Problem statement - Edit the entries below so that every "camera" becomes "viewer", with nothing else changed, and leave the pictures out of your answer.

-- Start of Input for this task --

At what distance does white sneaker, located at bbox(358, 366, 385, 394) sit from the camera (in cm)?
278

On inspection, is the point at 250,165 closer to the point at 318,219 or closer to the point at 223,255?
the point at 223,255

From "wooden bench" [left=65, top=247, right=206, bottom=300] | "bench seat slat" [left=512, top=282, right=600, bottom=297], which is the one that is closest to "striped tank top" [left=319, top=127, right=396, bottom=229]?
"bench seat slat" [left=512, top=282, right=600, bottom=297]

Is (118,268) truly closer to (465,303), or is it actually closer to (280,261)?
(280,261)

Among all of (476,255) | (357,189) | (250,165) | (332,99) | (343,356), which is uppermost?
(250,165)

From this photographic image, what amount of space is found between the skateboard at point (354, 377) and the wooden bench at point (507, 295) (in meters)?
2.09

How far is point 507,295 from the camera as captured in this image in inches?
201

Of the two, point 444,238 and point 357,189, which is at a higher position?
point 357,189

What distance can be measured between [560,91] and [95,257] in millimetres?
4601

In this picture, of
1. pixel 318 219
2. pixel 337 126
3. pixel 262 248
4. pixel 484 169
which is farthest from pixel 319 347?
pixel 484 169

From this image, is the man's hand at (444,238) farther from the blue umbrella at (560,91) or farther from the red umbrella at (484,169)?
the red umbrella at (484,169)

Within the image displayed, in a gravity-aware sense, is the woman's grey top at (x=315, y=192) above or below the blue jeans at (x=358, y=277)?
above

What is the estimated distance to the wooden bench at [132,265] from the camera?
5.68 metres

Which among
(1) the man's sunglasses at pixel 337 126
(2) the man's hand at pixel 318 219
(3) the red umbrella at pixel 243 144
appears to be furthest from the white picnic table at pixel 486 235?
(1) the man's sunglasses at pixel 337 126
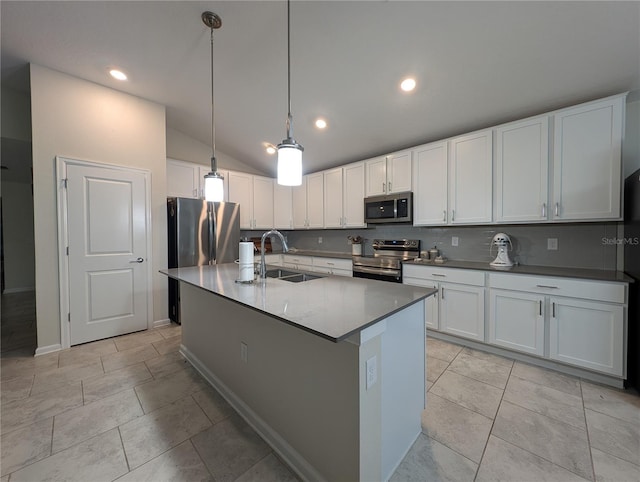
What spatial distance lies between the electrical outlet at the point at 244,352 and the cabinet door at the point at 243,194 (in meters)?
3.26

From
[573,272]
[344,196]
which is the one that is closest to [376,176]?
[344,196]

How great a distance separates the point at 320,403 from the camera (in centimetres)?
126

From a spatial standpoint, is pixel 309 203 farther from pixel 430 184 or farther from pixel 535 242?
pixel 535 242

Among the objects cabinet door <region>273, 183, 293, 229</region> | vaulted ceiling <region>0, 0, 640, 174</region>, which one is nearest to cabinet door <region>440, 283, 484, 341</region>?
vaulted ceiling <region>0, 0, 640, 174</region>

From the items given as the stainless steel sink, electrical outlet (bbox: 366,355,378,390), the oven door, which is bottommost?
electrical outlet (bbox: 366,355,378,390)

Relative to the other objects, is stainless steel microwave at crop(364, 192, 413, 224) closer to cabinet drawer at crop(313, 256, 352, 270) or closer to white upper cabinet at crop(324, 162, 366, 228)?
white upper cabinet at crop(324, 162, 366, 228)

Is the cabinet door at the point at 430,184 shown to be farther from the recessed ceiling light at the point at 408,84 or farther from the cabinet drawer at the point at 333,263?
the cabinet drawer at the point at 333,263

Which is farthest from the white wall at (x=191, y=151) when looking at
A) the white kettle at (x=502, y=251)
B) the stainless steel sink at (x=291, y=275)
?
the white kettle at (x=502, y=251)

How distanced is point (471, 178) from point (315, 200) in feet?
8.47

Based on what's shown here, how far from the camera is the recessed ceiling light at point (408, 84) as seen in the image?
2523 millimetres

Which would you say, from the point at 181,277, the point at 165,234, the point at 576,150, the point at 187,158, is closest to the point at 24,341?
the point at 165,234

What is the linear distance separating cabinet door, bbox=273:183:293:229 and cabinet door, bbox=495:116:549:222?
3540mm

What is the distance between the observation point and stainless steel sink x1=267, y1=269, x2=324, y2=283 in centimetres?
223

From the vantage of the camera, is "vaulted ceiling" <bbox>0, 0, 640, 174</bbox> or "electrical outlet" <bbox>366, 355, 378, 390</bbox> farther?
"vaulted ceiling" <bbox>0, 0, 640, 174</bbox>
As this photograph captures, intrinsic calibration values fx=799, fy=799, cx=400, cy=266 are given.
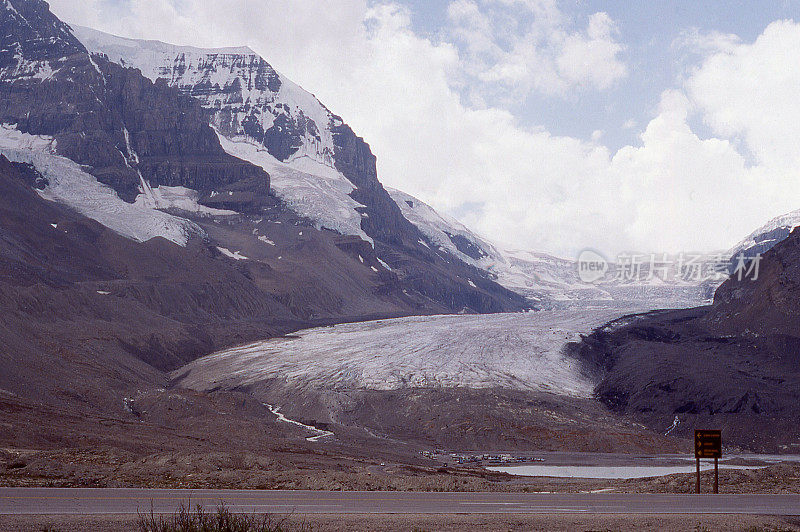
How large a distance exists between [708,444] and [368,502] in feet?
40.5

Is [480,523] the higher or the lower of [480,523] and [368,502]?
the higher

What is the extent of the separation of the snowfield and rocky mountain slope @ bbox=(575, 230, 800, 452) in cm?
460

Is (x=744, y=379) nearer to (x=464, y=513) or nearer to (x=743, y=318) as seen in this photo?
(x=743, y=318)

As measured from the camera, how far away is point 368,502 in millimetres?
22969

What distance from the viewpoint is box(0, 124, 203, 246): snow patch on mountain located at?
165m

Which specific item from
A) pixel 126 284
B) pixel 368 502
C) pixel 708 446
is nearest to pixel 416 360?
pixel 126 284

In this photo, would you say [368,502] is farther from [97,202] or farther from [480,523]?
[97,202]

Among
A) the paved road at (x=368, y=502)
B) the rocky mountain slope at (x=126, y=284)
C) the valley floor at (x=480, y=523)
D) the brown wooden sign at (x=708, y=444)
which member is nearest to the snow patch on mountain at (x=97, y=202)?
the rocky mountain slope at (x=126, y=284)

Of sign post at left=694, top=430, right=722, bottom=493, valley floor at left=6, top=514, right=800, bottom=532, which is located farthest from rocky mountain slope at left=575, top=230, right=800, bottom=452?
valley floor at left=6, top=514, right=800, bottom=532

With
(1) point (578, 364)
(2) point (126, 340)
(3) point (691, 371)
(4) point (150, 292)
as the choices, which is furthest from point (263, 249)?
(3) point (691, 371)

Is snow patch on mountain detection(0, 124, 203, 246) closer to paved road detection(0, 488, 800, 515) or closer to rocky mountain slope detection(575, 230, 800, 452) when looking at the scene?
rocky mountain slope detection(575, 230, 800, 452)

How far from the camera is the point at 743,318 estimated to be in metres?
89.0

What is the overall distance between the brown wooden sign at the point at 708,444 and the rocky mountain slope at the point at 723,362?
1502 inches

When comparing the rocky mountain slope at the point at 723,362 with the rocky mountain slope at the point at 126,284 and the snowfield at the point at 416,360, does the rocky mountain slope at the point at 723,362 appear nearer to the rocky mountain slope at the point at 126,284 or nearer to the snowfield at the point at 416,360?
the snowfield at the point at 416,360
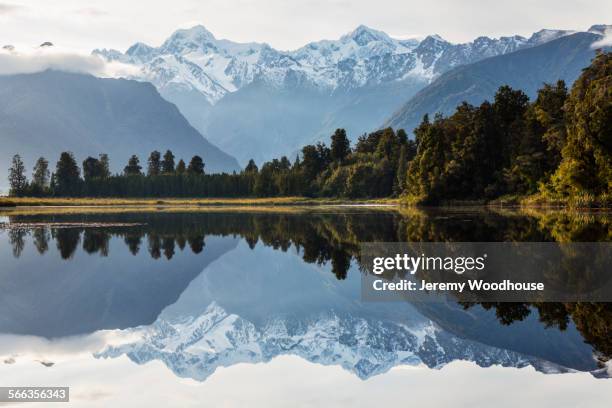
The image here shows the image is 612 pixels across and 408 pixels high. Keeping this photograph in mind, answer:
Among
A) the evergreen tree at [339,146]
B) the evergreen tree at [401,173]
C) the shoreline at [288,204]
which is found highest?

-- End of Input for this task --

Response below -
At what distance does white sneaker, located at bbox(358, 366, 385, 394) sit from the viewer (in cm)?
278

On inspection, is the point at 250,165 closer to the point at 318,219 or closer to the point at 223,255?
the point at 223,255

From "wooden bench" [left=65, top=247, right=206, bottom=300] | "bench seat slat" [left=512, top=282, right=600, bottom=297], which is the one that is closest to "striped tank top" [left=319, top=127, right=396, bottom=229]?
"bench seat slat" [left=512, top=282, right=600, bottom=297]

Is (118,268) truly closer to (465,303), or is it actually closer to (280,261)?
(280,261)

Among all of (476,255) | (357,189) | (250,165) | (332,99) | (343,356), which is uppermost?
(250,165)

From this photographic image, what amount of space is found between the skateboard at point (354, 377) and the wooden bench at point (507, 295) (in meters)?
2.09

How far is point 507,295 from the viewer as captured in this image in inches?
201

Of the two, point 444,238 and point 357,189, which is at a higher position?
point 357,189

What distance can be measured between [560,91] and [95,257] in millimetres?
4601

In this picture, of
1. pixel 318 219
2. pixel 337 126
3. pixel 262 248
4. pixel 484 169
which is farthest from pixel 319 347?
pixel 484 169

From this image, is the man's hand at (444,238) farther from the blue umbrella at (560,91) or farther from the red umbrella at (484,169)?
the red umbrella at (484,169)

Within the image displayed, in a gravity-aware sense, is the woman's grey top at (x=315, y=192) above or below the blue jeans at (x=358, y=277)?
above

What is the estimated distance to the wooden bench at [132,265] from the viewer?
5.68 metres

Which among
(1) the man's sunglasses at pixel 337 126
(2) the man's hand at pixel 318 219
(3) the red umbrella at pixel 243 144
appears to be furthest from the white picnic table at pixel 486 235?
(1) the man's sunglasses at pixel 337 126
What spatial distance lies between the electrical outlet at the point at 244,352 and the cabinet door at the point at 243,194 (in meters)?
3.26

From
[573,272]
[344,196]
which is the one that is closest to [376,176]?
[344,196]

How great a distance separates the point at 320,403 from the viewer (in centimetres)?
126

From a spatial standpoint, is pixel 309 203 farther from pixel 430 184 or farther from pixel 535 242?
pixel 535 242

Among the objects cabinet door <region>273, 183, 293, 229</region> | vaulted ceiling <region>0, 0, 640, 174</region>, which one is nearest to cabinet door <region>440, 283, 484, 341</region>?
vaulted ceiling <region>0, 0, 640, 174</region>

From the items given as the stainless steel sink, electrical outlet (bbox: 366,355,378,390), the oven door, which is bottommost?
electrical outlet (bbox: 366,355,378,390)

Relative to the other objects, is stainless steel microwave at crop(364, 192, 413, 224) closer to cabinet drawer at crop(313, 256, 352, 270) or closer to white upper cabinet at crop(324, 162, 366, 228)?
white upper cabinet at crop(324, 162, 366, 228)

Is the cabinet door at the point at 430,184 shown to be farther from the recessed ceiling light at the point at 408,84 or farther from the cabinet drawer at the point at 333,263?
the cabinet drawer at the point at 333,263

Which is farthest from the white wall at (x=191, y=151) when looking at
A) the white kettle at (x=502, y=251)
B) the stainless steel sink at (x=291, y=275)
?
the white kettle at (x=502, y=251)

How distanced is point (471, 178) from point (315, 200) in feet?
8.47

Based on what's shown here, how far from the viewer is the recessed ceiling light at point (408, 84) as seen in the image?
2523 millimetres

Which would you say, from the point at 181,277, the point at 165,234, the point at 576,150, the point at 187,158, is closest to the point at 24,341?
the point at 165,234

What is the linear distance separating cabinet door, bbox=273:183:293:229 and cabinet door, bbox=495:116:549:222?
3540mm

What is the distance between the observation point and stainless steel sink x1=267, y1=269, x2=324, y2=283 in centimetres?
223

From the vantage of the viewer, is "vaulted ceiling" <bbox>0, 0, 640, 174</bbox> or "electrical outlet" <bbox>366, 355, 378, 390</bbox> farther?
"vaulted ceiling" <bbox>0, 0, 640, 174</bbox>
As this photograph captures, intrinsic calibration values fx=799, fy=799, cx=400, cy=266 are given.
How large a distance exists between [708,444] and [368,502] in feet?
40.5

Is [480,523] the higher or the lower of [480,523] and [368,502]?
the higher

What is the extent of the separation of the snowfield and rocky mountain slope @ bbox=(575, 230, 800, 452) in cm?
460

Is (x=744, y=379) nearer to (x=464, y=513) or nearer to (x=743, y=318) as seen in this photo?
(x=743, y=318)

As measured from the viewer, how far away is point 368,502 in millimetres?
22969

What distance from the viewpoint is box(0, 124, 203, 246): snow patch on mountain located at?
165m

Which specific item from
A) pixel 126 284
B) pixel 368 502
C) pixel 708 446
is nearest to pixel 416 360?
pixel 126 284

In this photo, would you say [368,502] is farther from [97,202] or farther from [480,523]?
[97,202]

Among
A) the paved road at (x=368, y=502)
B) the rocky mountain slope at (x=126, y=284)
C) the valley floor at (x=480, y=523)
D) the brown wooden sign at (x=708, y=444)
which member is nearest to the snow patch on mountain at (x=97, y=202)?
the rocky mountain slope at (x=126, y=284)

Of sign post at left=694, top=430, right=722, bottom=493, valley floor at left=6, top=514, right=800, bottom=532, which is located farthest from rocky mountain slope at left=575, top=230, right=800, bottom=452?
valley floor at left=6, top=514, right=800, bottom=532

With
(1) point (578, 364)
(2) point (126, 340)
(3) point (691, 371)
(4) point (150, 292)
as the choices, which is furthest from point (263, 249)?
(3) point (691, 371)

Is snow patch on mountain detection(0, 124, 203, 246) closer to paved road detection(0, 488, 800, 515) or closer to rocky mountain slope detection(575, 230, 800, 452) when looking at the scene?
rocky mountain slope detection(575, 230, 800, 452)

How far from the viewer is the point at 743,318 estimated to be in metres?
89.0

What is the overall distance between the brown wooden sign at the point at 708,444 and the rocky mountain slope at the point at 723,362?
1502 inches

When comparing the rocky mountain slope at the point at 723,362 with the rocky mountain slope at the point at 126,284 and the snowfield at the point at 416,360, does the rocky mountain slope at the point at 723,362 appear nearer to the rocky mountain slope at the point at 126,284 or nearer to the snowfield at the point at 416,360?
the snowfield at the point at 416,360
The image here shows the image is 612 pixels across and 408 pixels high. Keeping this photograph in mind, answer:
Among
A) the evergreen tree at [339,146]
B) the evergreen tree at [401,173]
C) the shoreline at [288,204]
which is found highest?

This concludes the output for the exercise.